An Improvement in the Quality of Holes Drilled in Quartz Glassby Electrochemical Discharge Machining

Abstract

ABSTRACTElectrochemical discharge machining (ECDM) is an efficient method for the machining of nonconductive hard and brittle materials. The process is normally quite slow and to increase the speed of ECDM hole drilling the voltage and the electrolyte concentration are usually increased. However, this can result in overcutting and the heat-affected areas can be rather rough. In this study, an innovative composite machining aid that uses a self-developed auxiliary nozzle that produces a coaxial jet was developed. This keeps the rotating tool electrode submerged in electrolyte in the ECDM area at a low level. The electrolyte is constantly renewed and the spark discharge is concentrated on the contact surface of the tool electrode tip and the workpiece material to be processed. The surface quality of the entrance and exit and the roundness of the hole are investigated. An energy monitoring mechanism reduces the output prior to perforation.
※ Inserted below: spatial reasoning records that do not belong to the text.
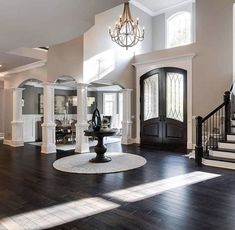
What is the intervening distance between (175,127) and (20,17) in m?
6.68

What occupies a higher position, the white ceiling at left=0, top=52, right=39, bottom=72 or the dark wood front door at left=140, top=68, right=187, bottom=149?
the white ceiling at left=0, top=52, right=39, bottom=72

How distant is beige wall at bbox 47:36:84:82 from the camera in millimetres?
7598

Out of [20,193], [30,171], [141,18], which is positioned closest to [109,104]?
[141,18]

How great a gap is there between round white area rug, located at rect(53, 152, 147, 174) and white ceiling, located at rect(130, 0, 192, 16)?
6.67 metres

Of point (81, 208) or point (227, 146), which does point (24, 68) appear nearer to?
point (81, 208)

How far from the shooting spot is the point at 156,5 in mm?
10406

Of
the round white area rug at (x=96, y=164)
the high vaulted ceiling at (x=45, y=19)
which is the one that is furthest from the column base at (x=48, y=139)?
the high vaulted ceiling at (x=45, y=19)

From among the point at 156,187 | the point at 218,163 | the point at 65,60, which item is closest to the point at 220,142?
the point at 218,163

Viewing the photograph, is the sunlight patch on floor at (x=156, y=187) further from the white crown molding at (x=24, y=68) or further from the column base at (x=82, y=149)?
the white crown molding at (x=24, y=68)

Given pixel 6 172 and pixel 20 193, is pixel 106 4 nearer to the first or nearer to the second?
pixel 20 193

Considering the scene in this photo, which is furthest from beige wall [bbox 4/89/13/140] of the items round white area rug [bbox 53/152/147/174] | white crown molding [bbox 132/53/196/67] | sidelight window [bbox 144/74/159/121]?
sidelight window [bbox 144/74/159/121]

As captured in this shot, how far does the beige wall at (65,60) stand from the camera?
24.9 ft

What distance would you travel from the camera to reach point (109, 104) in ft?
47.6

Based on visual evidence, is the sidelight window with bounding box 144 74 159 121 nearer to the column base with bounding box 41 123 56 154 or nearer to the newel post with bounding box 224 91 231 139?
the newel post with bounding box 224 91 231 139
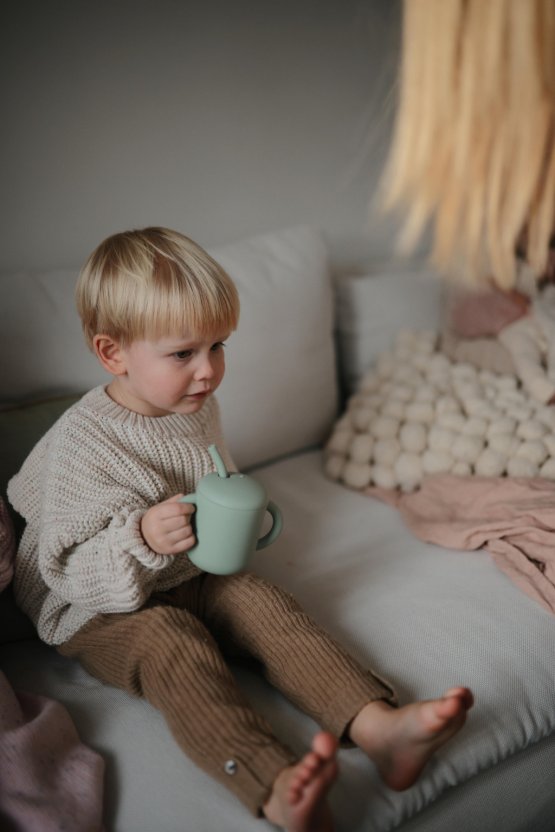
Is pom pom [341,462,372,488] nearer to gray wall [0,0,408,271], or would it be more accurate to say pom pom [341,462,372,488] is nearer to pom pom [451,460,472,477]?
pom pom [451,460,472,477]

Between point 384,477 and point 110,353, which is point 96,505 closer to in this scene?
point 110,353

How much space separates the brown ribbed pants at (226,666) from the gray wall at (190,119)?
2.56 feet

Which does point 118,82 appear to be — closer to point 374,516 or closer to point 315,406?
point 315,406

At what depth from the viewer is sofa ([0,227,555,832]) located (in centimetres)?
91

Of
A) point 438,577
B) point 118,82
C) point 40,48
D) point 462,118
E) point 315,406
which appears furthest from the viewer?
point 315,406

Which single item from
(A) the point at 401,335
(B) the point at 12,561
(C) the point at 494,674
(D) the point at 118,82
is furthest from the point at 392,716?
(D) the point at 118,82

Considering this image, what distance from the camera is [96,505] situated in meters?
1.01

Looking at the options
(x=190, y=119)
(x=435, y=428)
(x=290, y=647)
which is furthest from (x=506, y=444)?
(x=190, y=119)

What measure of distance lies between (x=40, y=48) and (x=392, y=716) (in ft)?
4.09

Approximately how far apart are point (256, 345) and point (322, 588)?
0.51 m

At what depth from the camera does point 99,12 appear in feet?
4.64

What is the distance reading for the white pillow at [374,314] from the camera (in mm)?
1756

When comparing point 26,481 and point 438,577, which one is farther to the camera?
point 438,577

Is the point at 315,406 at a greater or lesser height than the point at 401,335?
lesser
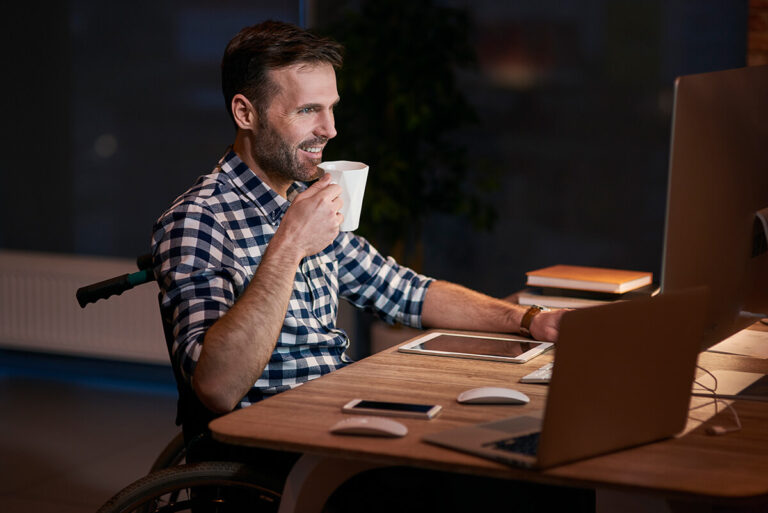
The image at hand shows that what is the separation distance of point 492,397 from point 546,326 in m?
0.51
In this study, 0.1 mm thick quartz glass was drilled in a 5 M KOH electrolyte at 50 V. The results confirmed that the area of the heat affected zone of the electrochemical discharge composite assisted by the method proposed is less extensive than that in an unassisted process. The reduction was 48.23%, the HAZ area at the exit was reduced by 53.21%, and the surface quality at the start and the end of the hole, as well as the roundness, were improved.